Exhaustive enquiries to the Department of Health and the HSE have failed to identify who precisely is in possession of the report and if anybody at all has read it.

"I want to know where it is," said a distraught victim of a Cloyne priest. She was interviewed for the report and has sought a copy in vain. "If there was nothing to hide, there would be no need for this lying and bullshit."

However, there has been at least one senior personnel switch made in Bishop John Magee's Cloyne diocese since Elliott's report landed.

In reply to a Dáil question from Labour TD Seán Sherlock, Andrews said he was awaiting advice from the HSE "as to whether the current child protection policies and practices of the Catholic Church are being implemented and operated satisfactorily in the context of the terms of reference of the Commission of Inquiry into the Dublin Archdiocese."
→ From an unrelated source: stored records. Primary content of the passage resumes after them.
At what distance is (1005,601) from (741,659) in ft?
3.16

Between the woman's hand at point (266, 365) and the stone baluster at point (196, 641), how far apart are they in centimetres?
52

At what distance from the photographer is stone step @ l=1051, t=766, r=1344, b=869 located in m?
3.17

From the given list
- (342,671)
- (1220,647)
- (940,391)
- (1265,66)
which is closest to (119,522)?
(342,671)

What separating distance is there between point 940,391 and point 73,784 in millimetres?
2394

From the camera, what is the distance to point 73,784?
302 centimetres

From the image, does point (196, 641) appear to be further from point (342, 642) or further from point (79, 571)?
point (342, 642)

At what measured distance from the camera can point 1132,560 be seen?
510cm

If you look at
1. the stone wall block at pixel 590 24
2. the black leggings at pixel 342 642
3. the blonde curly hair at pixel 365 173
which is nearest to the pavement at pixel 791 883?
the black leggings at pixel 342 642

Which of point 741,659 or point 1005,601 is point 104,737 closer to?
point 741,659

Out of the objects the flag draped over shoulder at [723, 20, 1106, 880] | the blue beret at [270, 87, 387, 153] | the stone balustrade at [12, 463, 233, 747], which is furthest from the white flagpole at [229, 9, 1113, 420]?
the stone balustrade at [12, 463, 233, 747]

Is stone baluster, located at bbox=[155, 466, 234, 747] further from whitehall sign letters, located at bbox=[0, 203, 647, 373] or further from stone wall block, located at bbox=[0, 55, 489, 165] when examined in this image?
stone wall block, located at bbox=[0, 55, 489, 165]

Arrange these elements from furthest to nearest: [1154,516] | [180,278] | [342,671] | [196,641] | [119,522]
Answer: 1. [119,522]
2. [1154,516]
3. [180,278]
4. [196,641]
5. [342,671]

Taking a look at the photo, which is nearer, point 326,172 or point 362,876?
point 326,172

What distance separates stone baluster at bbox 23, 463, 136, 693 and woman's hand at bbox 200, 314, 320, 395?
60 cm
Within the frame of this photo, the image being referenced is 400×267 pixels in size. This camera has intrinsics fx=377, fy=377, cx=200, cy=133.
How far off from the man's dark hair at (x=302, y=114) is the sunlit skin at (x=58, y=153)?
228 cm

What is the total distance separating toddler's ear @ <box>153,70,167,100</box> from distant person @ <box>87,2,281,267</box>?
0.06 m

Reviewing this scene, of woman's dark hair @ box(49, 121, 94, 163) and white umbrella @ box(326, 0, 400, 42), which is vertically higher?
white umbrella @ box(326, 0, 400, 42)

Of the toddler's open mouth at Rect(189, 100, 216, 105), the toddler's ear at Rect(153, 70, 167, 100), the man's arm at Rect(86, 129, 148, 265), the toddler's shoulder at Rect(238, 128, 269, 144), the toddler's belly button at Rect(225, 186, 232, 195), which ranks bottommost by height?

As minister, he has the power to refer any diocese to the Commission for investigation but it is in winding-up mode. Judge Yvonne Murphy's final report, originally due last September, is expected in January.

When asked what had become of his report, Elliott said: "The National Office is currently engaged with the diocese of Cloyne in progressing the implementation of its recommendations, which have been fully accepted by the bishop.

"We cannot comment as to whether the matters reviewed in the report will be considered by the Dublin Archdiocese Commission of Investigation as it is not a matter for us to decide upon. Our concern remains the confirmation of the safety of children within the church as a whole, and we are actively working with all the various parts of the church to achieve this, including the diocese of Cloyne."

Meanwhile, there is still no indication that Elliott's inaugural annual report on the church's wider child protection procedures is imminent. It was supposed to be issued to the public last August.

The ducking and obfuscation by both the church and the state is ringing alarm bells among survivors' groups.

"If there are still politicians who are in some way under the influence of a paternalistic church, that's very worrying," said Seán O'Conaill of Voice of the Faithful (VOTF).

"We wrote to the minister for health last March asking about the audit of all dioceses that was promised when the Ferns report came out three years ago. All we got was an acknowledgement of receipt of our letter.

"Given that silence, the burying of the Cloyne report, the silence of the tánaiste on abuse in her own diocese of Raphoe and the delay in the report of an audit by the church's child protection body in Maynooth, we fear the lessons learned in 1994 and 2002 about the need for transparency are being forgotten. We even fear the possibility of a new collusion between church and state leaders to hide the true dimensions of the cover-up of clerical child abuse in Ireland."

After the acclaimed Ferns report was published in October 2005, the episcopal conference launched its child protection policy, 'Our Children, Our Church'.

At the time, the present cardinal, Dr Seán Brady, said: "In all decisions made and actions taken in response to allegations and suspicions of child abuse, the welfare of the child is paramount."

Yet there is evidence that the guidelines are not being consistently interpreted and implemented across all dioceses.

"It's almost three years since 'Our Children, Our Church' was published and we don't know if every diocese in the country has implemented these guidelines," said Deirdre Fitzpatrick of One in Four.

"A national audit was promised of each diocese and it's never happened. What we do know from our work is that each diocese is handling the guidelines differently and that has a very negative impact on our clients."